> **SELECTED EXCERPT**
-- Begin --
# Some weekend scores



## alexkerhead (Apr 28, 2008)

Here are some of the new babies that followed me home last weekend. 

Kodak Retina I(010 version). This particular one was available in overseas PXs only during WW2. It was badly listed on the bay for $25, so I went for it. It came in on Saturday. 






















I had the Honeywell labeled version of the Spotmatic II, so I needed the Asahi version..hehe I picked this one up at a fleamarket for cheap.

















I got this Contaflex II online for a good price. Now all I need is a I and a III, and I will have all 6 Contaflex models with that body.













Here is a lonely Electro 35 that I got when I got the Contalex, it is a cool camera!


----------



## usayit (Apr 28, 2008)

Nice congrats...

All you need is to find a black paint Spotmatic to join those two.


----------



## usayit (Apr 28, 2008)

btw... you did a whole lot better on ebay than I.


----------



## alexkerhead (Apr 29, 2008)

Most of it was from pacific rim camera and local fleamarkets. The Retina was the only ebay find lately.
-- End --
Please pick up the forum thread about weekend camera finds after its last post and keep it going.

Records from a data collection
-- Begin --
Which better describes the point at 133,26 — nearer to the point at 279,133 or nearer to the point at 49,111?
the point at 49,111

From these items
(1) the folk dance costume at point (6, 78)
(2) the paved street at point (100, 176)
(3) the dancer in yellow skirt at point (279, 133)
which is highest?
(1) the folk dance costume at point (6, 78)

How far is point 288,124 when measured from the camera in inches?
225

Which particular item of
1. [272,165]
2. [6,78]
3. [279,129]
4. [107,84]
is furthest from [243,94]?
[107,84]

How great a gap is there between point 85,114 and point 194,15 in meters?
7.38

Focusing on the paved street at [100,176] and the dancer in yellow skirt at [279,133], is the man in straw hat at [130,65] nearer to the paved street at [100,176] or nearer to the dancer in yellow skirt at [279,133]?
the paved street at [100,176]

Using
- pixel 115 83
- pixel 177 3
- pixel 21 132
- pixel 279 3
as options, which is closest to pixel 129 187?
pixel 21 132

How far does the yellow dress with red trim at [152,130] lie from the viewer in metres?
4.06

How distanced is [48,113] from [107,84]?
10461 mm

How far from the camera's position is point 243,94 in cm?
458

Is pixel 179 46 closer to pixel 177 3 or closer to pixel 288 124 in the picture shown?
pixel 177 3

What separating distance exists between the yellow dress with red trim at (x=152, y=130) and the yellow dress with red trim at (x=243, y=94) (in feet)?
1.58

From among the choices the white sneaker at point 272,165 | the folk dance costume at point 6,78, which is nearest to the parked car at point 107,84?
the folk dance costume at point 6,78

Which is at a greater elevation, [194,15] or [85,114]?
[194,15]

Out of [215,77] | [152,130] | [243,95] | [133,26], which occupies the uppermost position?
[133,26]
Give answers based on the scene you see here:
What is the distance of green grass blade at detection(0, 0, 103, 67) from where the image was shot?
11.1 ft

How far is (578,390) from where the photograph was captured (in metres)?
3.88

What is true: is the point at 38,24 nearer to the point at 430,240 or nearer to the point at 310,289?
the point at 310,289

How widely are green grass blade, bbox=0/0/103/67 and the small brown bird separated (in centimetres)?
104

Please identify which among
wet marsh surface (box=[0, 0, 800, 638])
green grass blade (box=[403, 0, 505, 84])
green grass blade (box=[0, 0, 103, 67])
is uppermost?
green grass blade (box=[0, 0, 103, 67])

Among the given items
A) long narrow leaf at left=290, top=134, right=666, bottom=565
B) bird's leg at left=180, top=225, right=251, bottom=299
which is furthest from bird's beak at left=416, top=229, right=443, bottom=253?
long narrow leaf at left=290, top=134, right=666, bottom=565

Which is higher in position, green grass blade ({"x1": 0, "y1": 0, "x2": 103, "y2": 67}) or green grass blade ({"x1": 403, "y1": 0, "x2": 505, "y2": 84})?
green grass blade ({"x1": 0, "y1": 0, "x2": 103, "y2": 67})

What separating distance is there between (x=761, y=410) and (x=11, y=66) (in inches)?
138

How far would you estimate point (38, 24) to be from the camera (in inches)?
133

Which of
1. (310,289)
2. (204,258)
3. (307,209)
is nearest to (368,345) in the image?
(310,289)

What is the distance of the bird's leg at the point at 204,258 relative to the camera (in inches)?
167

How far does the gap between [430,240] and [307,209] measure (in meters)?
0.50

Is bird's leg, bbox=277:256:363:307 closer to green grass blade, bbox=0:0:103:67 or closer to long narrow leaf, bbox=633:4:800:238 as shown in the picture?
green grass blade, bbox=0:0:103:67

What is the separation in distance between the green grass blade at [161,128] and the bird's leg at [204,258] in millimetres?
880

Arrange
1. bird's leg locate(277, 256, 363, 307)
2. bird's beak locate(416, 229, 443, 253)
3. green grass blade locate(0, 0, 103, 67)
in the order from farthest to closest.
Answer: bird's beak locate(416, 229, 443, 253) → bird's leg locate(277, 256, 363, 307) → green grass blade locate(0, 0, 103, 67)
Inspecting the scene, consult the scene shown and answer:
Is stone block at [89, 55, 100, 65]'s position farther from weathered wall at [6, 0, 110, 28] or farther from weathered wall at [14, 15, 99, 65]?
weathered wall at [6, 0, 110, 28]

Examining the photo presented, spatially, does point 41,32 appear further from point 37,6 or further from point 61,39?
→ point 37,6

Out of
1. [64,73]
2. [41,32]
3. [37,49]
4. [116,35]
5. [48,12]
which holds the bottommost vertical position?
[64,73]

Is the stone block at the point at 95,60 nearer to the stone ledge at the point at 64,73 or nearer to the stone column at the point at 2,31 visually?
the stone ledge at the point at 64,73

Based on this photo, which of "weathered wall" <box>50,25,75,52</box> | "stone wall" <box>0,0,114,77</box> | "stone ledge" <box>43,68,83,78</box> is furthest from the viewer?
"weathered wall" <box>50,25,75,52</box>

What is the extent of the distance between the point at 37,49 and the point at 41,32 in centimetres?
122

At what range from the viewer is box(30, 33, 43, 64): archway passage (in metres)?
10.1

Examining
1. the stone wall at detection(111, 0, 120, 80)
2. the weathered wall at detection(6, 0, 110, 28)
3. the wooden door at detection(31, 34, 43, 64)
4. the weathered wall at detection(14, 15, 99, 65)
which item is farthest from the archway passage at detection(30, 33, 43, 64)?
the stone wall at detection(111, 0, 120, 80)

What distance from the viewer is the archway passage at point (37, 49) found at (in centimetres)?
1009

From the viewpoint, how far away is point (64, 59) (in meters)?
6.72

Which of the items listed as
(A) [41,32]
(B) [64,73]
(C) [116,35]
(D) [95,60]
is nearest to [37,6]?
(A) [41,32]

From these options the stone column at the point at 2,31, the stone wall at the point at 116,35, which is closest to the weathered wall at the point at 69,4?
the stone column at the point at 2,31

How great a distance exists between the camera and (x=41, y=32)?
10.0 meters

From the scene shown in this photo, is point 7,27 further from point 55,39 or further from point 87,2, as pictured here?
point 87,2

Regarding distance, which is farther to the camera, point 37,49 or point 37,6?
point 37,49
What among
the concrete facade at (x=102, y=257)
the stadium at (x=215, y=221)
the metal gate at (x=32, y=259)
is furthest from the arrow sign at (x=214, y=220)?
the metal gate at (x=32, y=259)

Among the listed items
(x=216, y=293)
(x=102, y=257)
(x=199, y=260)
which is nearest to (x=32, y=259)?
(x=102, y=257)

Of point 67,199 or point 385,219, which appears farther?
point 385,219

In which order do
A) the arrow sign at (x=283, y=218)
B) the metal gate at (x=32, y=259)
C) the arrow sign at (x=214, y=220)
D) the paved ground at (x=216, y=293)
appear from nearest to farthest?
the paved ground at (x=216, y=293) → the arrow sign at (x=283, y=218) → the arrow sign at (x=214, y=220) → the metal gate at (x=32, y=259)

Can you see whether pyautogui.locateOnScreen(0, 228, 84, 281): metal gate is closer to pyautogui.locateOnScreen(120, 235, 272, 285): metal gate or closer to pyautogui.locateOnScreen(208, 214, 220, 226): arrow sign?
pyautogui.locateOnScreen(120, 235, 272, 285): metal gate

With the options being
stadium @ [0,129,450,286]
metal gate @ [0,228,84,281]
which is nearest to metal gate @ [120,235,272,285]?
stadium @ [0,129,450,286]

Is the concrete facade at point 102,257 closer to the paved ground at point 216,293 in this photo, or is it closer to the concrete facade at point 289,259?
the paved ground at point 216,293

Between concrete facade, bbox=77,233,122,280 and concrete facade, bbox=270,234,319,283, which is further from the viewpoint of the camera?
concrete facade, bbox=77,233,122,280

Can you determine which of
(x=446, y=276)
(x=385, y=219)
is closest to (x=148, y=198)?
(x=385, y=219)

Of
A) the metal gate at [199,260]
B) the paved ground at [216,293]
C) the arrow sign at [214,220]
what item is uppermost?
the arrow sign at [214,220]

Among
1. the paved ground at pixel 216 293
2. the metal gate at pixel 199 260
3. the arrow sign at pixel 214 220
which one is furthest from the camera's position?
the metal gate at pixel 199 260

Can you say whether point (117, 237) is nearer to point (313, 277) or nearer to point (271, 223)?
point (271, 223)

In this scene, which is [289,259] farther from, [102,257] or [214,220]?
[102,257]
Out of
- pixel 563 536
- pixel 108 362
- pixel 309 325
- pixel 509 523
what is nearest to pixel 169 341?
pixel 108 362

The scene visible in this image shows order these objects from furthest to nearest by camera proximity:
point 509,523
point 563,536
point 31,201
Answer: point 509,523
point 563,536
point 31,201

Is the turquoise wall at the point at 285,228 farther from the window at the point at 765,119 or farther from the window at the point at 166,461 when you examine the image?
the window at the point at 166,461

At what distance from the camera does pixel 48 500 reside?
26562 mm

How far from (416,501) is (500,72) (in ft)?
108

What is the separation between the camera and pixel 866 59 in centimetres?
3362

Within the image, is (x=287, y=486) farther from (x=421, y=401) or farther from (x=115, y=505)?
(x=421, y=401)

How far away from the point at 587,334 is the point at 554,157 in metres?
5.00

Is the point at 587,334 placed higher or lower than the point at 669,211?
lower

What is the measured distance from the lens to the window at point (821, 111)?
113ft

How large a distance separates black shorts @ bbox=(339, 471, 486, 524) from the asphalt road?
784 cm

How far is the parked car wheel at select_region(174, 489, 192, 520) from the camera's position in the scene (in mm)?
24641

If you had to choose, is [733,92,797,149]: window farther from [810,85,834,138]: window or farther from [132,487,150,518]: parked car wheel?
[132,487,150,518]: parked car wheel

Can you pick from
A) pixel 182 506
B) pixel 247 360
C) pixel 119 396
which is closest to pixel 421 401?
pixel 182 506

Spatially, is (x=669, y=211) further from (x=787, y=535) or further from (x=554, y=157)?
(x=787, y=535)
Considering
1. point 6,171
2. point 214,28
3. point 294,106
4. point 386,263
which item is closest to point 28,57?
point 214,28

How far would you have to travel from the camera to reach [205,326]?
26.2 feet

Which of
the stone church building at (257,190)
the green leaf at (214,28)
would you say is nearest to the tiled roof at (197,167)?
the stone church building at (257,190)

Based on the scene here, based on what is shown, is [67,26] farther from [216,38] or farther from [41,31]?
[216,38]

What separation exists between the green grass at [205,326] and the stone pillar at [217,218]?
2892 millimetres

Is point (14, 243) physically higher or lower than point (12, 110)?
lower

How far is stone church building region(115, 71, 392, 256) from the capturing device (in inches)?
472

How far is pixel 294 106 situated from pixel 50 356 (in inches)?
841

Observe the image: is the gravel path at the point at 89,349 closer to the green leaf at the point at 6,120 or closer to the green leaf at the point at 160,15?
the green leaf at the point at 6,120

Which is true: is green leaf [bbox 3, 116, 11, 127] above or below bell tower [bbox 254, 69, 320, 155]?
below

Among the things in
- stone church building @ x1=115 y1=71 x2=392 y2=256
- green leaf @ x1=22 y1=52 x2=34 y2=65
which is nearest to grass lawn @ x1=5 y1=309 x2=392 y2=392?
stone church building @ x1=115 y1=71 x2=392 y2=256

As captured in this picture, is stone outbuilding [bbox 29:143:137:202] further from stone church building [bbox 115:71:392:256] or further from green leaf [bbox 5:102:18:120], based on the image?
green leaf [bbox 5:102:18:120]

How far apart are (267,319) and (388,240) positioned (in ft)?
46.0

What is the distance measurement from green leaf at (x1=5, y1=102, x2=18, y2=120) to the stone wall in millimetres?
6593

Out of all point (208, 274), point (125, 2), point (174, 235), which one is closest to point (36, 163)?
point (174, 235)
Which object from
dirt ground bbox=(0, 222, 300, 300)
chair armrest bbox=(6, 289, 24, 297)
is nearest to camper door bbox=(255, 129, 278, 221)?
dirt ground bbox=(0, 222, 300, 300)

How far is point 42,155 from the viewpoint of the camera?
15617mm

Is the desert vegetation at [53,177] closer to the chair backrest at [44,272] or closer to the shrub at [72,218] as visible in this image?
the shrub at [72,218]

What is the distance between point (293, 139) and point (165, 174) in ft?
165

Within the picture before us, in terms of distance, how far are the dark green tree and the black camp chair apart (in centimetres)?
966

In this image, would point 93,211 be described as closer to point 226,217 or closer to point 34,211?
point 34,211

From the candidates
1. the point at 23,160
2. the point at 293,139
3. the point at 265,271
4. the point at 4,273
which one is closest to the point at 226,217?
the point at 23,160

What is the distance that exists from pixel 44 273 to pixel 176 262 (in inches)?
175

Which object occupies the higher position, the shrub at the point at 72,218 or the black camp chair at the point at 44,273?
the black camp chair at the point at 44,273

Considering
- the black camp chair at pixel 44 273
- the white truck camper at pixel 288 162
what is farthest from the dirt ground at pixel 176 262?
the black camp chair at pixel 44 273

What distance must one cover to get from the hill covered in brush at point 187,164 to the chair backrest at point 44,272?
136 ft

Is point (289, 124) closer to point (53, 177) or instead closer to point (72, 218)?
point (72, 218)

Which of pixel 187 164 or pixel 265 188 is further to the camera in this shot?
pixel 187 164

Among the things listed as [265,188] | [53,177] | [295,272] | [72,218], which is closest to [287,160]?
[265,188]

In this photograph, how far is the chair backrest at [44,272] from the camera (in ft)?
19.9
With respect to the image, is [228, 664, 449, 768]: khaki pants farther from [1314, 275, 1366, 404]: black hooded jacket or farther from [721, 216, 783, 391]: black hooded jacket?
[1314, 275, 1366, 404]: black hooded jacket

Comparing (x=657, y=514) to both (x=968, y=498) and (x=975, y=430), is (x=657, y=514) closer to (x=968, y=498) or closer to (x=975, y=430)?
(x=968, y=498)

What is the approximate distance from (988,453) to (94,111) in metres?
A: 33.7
-- End --
> **WRITTEN REPLY**
I do have some new toys coming from the bay soon though.


----------



## terri (Apr 29, 2008)

alexkerhead said:


> Most of it was from pacific rim camera and local fleamarkets. The Retina was the only ebay find lately.
> 
> I do have some new toys coming from the bay soon though.


For the love of Mike, get that Zeiss Tessar lens checked on the Contaflex and if it's scratch/fungus free, _shoot_ that baby! You'll probably be pleasantly surprised at the quality. 

That Yashica looks badass, as do the Spotmatics - more great lenses. :thumbup:

I hope you get some use of them, you have a nice lot here!


----------



## Mitica100 (Apr 30, 2008)

Congrats, some nice finds!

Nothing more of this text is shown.